▶ _TEXT PASSAGE_
··········

Uber Files show how the ride-share company conned its way to dominance
San Francisco, California - A giant leak of Uber documents reveal how far the ride-share company was willing to go to grow.
The leaked internal info shows how Uber broke laws, tricked police forces, kept its lobbying of governments and leaders on the down low, and even capitalized on violence against its drivers to grow quickly, according to the International Consortium of Investigative Journalists (ICIJ).
The massive leak of over 124,000 Uber documents obtained by the Guardian features dirty details from five years of the company's shady moves between 2013 and 2017.
Uber's scandals include starting operations while knowing that it would be against the law, all at the behest of former CEO Travis Kalanick, who stepped down from investor pressure in 2017.
In the US, the tech giant gobbled up former President Barack Obama's aides and pressured officials to halt probes, rework workers’ rights, update taxi laws, and even loosen background checks on drivers.
One top executive, Nairi Hourdajian, laid bare the company's own awareness of all this when he told a colleague: "We’re just f***ing illegal."

··········

▶ _WORK INSTRUCTIONS_
Copy out the news piece above about the Uber Files, word for word and in full.

··········

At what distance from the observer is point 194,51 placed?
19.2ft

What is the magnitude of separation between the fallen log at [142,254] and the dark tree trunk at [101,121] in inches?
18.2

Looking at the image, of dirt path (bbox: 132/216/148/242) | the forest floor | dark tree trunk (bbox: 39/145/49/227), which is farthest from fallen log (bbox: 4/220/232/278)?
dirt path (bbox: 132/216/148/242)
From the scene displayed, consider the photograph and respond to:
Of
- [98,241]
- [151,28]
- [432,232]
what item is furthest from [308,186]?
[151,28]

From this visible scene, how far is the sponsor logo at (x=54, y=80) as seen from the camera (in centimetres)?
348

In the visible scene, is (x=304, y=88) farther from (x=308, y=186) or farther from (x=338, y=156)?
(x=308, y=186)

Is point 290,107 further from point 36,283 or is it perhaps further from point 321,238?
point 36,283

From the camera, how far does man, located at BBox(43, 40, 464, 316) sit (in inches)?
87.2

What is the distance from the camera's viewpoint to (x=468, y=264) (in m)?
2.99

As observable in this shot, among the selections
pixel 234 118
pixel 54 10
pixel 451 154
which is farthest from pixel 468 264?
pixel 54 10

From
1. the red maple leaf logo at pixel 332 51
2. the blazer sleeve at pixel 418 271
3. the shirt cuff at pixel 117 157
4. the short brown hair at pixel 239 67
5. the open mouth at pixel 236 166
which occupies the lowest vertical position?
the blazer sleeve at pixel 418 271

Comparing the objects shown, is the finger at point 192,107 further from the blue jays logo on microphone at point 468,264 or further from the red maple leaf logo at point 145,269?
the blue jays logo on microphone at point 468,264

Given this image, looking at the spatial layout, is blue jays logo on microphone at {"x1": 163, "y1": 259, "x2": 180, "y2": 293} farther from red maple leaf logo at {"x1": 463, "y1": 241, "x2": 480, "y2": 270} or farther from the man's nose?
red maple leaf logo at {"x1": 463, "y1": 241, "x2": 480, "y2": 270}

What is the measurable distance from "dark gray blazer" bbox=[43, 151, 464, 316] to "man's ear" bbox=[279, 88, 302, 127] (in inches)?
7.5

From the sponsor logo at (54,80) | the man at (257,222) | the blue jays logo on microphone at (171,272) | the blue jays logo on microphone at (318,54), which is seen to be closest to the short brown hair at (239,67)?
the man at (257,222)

··········

▶ _EXERCISE RESPONSE_
Uber Files show how the ride-share company conned its way to dominance
San Francisco, California - A giant leak of Uber documents reveal how far the ride-share company was willing to go to grow.
The leaked internal info shows how Uber broke laws, tricked police forces, kept its lobbying of governments and leaders on the down low, and even capitalized on violence against its drivers to grow quickly, according to the International Consortium of Investigative Journalists (ICIJ).
The massive leak of over 124,000 Uber documents obtained by the Guardian features dirty details from five years of the company's shady moves between 2013 and 2017.
Uber's scandals include starting operations while knowing that it would be against the law, all at the behest of former CEO Travis Kalanick, who stepped down from investor pressure in 2017.
In the US, the tech giant gobbled up former President Barack Obama's aides and pressured officials to halt probes, rework workers’ rights, update taxi laws, and even loosen background checks on drivers.
One top executive, Nairi Hourdajian, laid bare the company's own awareness of all this when he told a colleague: "We’re just f***ing illegal."